▶ TASK INSTRUCTIONS
Reproduce the gut health text in full, word for word.

▶ EXTRACT
▶

Gut Health, Microbiota and Probiotics through the Lifespan

Gut Health, Microbiota and Probiotics through the Lifespan

I recently attended the 2nd annual Gut Health, the Microbiota and Probiotics through the Lifespan Research Symposium held by Harvard University’s School of Nutrition. In recognition of the importance of gut flora for human health, this Symposium is an opportunity for researchers from around the world to present their current findings.
Two fascinating trials were reported on at the Symposium that offer insight into depression. Depression affects over 14 million people a year, and is notoriously resistant to pharmaceutical treatments. The studies gave some very helpful clues about why that may be. In one trial, reported by Ted Dinan, PhD, the GI tract of depressed rodents demonstrated less diversity overall than the flora from the GI tract of normal rodents. But guts are complicated right? Maybe they had different lunches, trauma in their past or it was a genetic influence, right? That is exactly what we assume in humans.

◀

▶ RECORDS
▶

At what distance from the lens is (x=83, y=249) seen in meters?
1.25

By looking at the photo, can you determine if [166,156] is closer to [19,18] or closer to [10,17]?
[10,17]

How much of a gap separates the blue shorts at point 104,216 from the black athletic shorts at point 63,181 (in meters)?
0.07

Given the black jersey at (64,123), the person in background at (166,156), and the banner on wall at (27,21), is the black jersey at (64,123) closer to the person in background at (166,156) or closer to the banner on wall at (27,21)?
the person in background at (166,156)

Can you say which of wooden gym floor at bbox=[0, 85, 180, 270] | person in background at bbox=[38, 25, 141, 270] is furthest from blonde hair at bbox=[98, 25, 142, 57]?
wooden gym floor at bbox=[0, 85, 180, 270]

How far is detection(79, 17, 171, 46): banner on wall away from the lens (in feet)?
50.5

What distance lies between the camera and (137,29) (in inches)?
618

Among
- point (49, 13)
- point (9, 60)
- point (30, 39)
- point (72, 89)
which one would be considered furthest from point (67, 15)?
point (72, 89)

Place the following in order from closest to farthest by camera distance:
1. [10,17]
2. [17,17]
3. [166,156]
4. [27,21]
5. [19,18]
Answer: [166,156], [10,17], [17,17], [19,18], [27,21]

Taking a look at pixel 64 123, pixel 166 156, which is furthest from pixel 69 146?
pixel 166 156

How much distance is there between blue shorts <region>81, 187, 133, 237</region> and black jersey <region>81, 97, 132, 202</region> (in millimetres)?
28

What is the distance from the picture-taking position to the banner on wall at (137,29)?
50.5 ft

◀
▶

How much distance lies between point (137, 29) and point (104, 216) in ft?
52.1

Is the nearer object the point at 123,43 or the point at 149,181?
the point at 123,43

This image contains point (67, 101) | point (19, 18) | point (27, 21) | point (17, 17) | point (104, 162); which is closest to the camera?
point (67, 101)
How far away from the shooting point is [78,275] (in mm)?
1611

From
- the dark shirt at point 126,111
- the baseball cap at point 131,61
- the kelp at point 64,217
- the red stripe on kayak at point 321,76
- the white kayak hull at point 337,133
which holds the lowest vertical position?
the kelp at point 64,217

◀

▶ ANSWER SECTION
Gut Health, Microbiota and Probiotics through the Lifespan

Gut Health, Microbiota and Probiotics through the Lifespan

I recently attended the 2nd annual Gut Health, the Microbiota and Probiotics through the Lifespan Research Symposium held by Harvard University’s School of Nutrition. In recognition of the importance of gut flora for human health, this Symposium is an opportunity for researchers from around the world to present their current findings.
Two fascinating trials were reported on at the Symposium that offer insight into depression. Depression affects over 14 million people a year, and is notoriously resistant to pharmaceutical treatments. The studies gave some very helpful clues about why that may be. In one trial, reported by Ted Dinan, PhD, the GI tract of depressed rodents demonstrated less diversity overall than the flora from the GI tract of normal rodents. But guts are complicated right? Maybe they had different lunches, trauma in their past or it was a genetic influence, right? That is exactly what we assume in humans.